Transcribe the full passage below on Kōdo's functional combinators, keeping every word, symbol, and line of code unchanged.

PASSAGE SHOWN –
··········
Functional Programming
Functional Combinators
Kōdo provides functional combinators on lists that let you transform, filter, and aggregate data declaratively. These combinators compose into pipelines that are expressive and easy for both AI agents and humans to reason about.
map — Transform Elements
map applies a closure to each element, producing a new list:
let numbers: List<Int> = list_new()
list_push(numbers, 1)
list_push(numbers, 2)
list_push(numbers, 3)
let doubled: List<Int> = numbers.map(|x: Int| -> Int { x * 2 })
// doubled contains [2, 4, 6]
filter — Select Elements
filter keeps only elements where the predicate returns true:
let numbers: List<Int> = list_new()
list_push(numbers, 1)
list_push(numbers, 2)
list_push(numbers, 3)
list_push(numbers, 4)
let evens: List<Int> = numbers.filter(|x: Int| -> Bool { x % 2 == 0 })
// evens contains [2, 4]
fold — Aggregate to a Single Value
fold reduces a collection to a single value by applying a combining function:
let numbers: List<Int> = list_new()
list_push(numbers, 1)
list_push(numbers, 2)
list_push(numbers, 3)
let sum: Int = numbers.fold(0, |acc: Int, x: Int| -> Int { acc + x })
// sum is 6
The first argument is the initial accumulator value. The closure receives the current accumulator and the next element, and returns the new accumulator.
any — Check If Any Match
any returns true if at least one element satisfies the predicate:
let numbers: List<Int> = list_new()
list_push(numbers, 1)
list_push(numbers, 2)
list_push(numbers, 3)
let has_even: Bool = numbers.any(|x: Int| -> Bool { x % 2 == 0 })
// has_even is true
all — Check If All Match
all returns true if every element satisfies the predicate:
let numbers: List<Int> = list_new()
list_push(numbers, 2)
list_push(numbers, 4)
list_push(numbers, 6)
let all_even: Bool = numbers.all(|x: Int| -> Bool { x % 2 == 0 })
··········
(Records contained in a dataset)
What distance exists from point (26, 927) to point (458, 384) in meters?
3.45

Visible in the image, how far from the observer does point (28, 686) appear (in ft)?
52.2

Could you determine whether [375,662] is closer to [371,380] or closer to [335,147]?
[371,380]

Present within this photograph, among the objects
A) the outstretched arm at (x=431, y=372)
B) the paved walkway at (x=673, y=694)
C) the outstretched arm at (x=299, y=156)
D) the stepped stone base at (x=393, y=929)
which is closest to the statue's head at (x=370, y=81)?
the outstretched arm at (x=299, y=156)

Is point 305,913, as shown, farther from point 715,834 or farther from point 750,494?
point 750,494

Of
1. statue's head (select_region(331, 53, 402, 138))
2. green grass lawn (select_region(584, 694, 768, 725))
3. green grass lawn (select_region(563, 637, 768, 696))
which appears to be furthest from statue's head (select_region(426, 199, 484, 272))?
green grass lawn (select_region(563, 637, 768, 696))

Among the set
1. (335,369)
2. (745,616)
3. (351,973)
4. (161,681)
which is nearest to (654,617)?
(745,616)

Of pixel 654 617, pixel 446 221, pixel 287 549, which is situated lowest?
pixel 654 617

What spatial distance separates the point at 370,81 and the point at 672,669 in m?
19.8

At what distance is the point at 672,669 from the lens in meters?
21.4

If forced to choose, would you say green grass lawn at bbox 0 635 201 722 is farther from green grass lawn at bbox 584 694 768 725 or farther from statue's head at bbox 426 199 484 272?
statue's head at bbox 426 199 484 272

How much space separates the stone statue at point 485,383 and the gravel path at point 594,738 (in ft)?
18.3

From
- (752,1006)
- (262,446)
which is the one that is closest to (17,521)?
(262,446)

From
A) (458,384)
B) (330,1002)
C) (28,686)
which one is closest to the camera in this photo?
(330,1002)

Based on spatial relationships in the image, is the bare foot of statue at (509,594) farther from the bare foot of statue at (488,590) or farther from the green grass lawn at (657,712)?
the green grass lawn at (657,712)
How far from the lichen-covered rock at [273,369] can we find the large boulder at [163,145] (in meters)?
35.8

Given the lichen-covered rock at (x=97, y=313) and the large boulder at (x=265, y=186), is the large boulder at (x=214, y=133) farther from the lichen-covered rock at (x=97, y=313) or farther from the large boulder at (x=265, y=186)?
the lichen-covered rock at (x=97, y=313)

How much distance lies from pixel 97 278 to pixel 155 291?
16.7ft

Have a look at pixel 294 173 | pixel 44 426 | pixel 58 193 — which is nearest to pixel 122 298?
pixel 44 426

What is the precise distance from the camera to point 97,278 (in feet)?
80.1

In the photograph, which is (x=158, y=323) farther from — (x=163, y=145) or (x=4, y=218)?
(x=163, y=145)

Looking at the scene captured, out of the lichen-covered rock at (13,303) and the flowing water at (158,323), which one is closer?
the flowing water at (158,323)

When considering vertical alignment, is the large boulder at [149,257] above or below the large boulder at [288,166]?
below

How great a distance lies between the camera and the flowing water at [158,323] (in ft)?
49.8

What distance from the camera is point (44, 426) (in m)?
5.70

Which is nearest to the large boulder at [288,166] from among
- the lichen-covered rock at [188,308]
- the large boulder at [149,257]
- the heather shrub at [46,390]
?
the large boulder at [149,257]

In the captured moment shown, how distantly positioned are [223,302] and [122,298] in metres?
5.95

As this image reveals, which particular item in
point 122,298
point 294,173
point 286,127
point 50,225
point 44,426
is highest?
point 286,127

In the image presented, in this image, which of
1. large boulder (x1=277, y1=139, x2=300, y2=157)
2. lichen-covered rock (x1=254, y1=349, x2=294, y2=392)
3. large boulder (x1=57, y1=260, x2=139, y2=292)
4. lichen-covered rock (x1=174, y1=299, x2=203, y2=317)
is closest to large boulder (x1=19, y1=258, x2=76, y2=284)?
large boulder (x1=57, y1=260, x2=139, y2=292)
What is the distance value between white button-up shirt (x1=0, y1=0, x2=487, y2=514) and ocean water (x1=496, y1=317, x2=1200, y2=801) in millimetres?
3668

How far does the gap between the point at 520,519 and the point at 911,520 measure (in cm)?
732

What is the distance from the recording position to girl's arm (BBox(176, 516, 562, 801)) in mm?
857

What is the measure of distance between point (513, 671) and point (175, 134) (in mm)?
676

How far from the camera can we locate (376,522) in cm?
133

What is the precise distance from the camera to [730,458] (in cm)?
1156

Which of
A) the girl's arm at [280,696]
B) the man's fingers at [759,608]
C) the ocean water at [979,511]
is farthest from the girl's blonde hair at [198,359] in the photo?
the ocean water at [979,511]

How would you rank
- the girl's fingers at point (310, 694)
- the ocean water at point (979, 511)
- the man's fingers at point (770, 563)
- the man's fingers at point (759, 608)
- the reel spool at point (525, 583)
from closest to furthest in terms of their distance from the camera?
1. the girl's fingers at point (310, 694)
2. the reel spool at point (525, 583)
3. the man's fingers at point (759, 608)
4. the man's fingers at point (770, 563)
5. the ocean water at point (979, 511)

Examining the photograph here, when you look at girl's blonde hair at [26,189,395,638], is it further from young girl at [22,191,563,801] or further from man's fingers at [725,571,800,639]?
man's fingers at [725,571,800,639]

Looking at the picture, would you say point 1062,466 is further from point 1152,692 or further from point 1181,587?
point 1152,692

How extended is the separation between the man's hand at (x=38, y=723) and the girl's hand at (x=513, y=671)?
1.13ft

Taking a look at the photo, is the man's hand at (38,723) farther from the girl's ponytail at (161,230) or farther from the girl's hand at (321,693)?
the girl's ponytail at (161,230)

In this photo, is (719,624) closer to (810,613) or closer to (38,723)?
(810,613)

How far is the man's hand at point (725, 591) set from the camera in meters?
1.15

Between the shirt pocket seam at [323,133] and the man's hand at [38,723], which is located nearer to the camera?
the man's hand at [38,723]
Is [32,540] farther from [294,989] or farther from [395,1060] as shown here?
··········
COMPLETE ANSWER –
Functional Programming
Functional Combinators
Kōdo provides functional combinators on lists that let you transform, filter, and aggregate data declaratively. These combinators compose into pipelines that are expressive and easy for both AI agents and humans to reason about.
map — Transform Elements
map applies a closure to each element, producing a new list:
let numbers: List<Int> = list_new()
list_push(numbers, 1)
list_push(numbers, 2)
list_push(numbers, 3)
let doubled: List<Int> = numbers.map(|x: Int| -> Int { x * 2 })
// doubled contains [2, 4, 6]
filter — Select Elements
filter keeps only elements where the predicate returns true:
let numbers: List<Int> = list_new()
list_push(numbers, 1)
list_push(numbers, 2)
list_push(numbers, 3)
list_push(numbers, 4)
let evens: List<Int> = numbers.filter(|x: Int| -> Bool { x % 2 == 0 })
// evens contains [2, 4]
fold — Aggregate to a Single Value
fold reduces a collection to a single value by applying a combining function:
let numbers: List<Int> = list_new()
list_push(numbers, 1)
list_push(numbers, 2)
list_push(numbers, 3)
let sum: Int = numbers.fold(0, |acc: Int, x: Int| -> Int { acc + x })
// sum is 6
The first argument is the initial accumulator value. The closure receives the current accumulator and the next element, and returns the new accumulator.
any — Check If Any Match
any returns true if at least one element satisfies the predicate:
let numbers: List<Int> = list_new()
list_push(numbers, 1)
list_push(numbers, 2)
list_push(numbers, 3)
let has_even: Bool = numbers.any(|x: Int| -> Bool { x % 2 == 0 })
// has_even is true
all — Check If All Match
all returns true if every element satisfies the predicate:
let numbers: List<Int> = list_new()
list_push(numbers, 2)
list_push(numbers, 4)
list_push(numbers, 6)
let all_even: Bool = numbers.all(|x: Int| -> Bool { x % 2 == 0 })